Set problem: Return every one of the entries below word for word, with no changes.

[Dataset records]
* start *

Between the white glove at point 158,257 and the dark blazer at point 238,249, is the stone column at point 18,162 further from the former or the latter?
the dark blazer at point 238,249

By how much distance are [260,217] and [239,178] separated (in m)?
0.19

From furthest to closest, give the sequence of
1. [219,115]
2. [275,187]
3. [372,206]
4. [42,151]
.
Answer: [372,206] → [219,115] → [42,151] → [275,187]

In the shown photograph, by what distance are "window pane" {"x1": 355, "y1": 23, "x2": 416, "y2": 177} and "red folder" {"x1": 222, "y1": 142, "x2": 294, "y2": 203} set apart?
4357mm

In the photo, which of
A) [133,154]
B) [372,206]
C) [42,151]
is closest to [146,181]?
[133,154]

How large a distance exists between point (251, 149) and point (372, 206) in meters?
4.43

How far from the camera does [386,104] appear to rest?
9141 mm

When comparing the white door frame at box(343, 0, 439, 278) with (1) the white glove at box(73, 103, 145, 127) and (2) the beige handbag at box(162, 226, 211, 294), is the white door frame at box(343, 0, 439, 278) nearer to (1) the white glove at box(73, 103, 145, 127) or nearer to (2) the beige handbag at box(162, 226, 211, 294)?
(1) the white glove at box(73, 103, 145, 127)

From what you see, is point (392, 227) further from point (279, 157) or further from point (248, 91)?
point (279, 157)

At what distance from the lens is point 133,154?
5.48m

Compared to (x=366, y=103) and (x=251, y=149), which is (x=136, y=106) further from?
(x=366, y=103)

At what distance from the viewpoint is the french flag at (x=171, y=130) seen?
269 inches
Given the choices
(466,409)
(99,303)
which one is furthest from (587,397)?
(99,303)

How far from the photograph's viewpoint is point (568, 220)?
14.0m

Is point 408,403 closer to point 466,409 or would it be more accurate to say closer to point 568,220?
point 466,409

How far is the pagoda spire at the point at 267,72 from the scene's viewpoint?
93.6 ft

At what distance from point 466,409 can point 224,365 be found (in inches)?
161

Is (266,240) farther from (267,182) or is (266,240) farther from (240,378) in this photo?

* end *

Written solution:
Between the white glove at point 158,257 and the dark blazer at point 238,249, is the stone column at point 18,162 further from the former or the latter?
the dark blazer at point 238,249

By how much distance are [260,217] and [239,178] separated (in m)?
0.19

From furthest to closest, give the sequence of
1. [219,115]
2. [275,187]
3. [372,206]
4. [42,151]
.
Answer: [372,206] → [219,115] → [42,151] → [275,187]

In the shown photograph, by what distance are "window pane" {"x1": 355, "y1": 23, "x2": 416, "y2": 177} and "red folder" {"x1": 222, "y1": 142, "x2": 294, "y2": 203} set apart?
4357mm

In the photo, which of
A) [133,154]
B) [372,206]
C) [42,151]
is closest to [146,181]?
[133,154]

How large a distance exists between point (251, 149) and point (372, 206) in meters?
4.43

How far from the camera does [386,104] appear to rest?
9141 mm

When comparing the white door frame at box(343, 0, 439, 278) with (1) the white glove at box(73, 103, 145, 127) and (2) the beige handbag at box(162, 226, 211, 294), is the white door frame at box(343, 0, 439, 278) nearer to (1) the white glove at box(73, 103, 145, 127) or nearer to (2) the beige handbag at box(162, 226, 211, 294)?
(1) the white glove at box(73, 103, 145, 127)

From what you see, is point (392, 227) further from point (279, 157) or further from point (248, 91)?
point (279, 157)

At what distance from the lens is point 133,154?
5.48m

Compared to (x=366, y=103) and (x=251, y=149), which is (x=136, y=106) further from?
(x=366, y=103)

At what distance from the viewpoint is the french flag at (x=171, y=130) seen?
269 inches
Given the choices
(466,409)
(99,303)
which one is furthest from (587,397)?
(99,303)

How far from the photograph's viewpoint is point (568, 220)?
14.0m

Is point 408,403 closer to point 466,409 or would it be more accurate to say closer to point 568,220?
point 466,409

How far is the pagoda spire at the point at 267,72 from the scene's viewpoint?
93.6 ft

At what distance from point 466,409 can point 224,365 be found (in inches)?
161

Is (266,240) farther from (267,182) or is (266,240) farther from (240,378) in this photo?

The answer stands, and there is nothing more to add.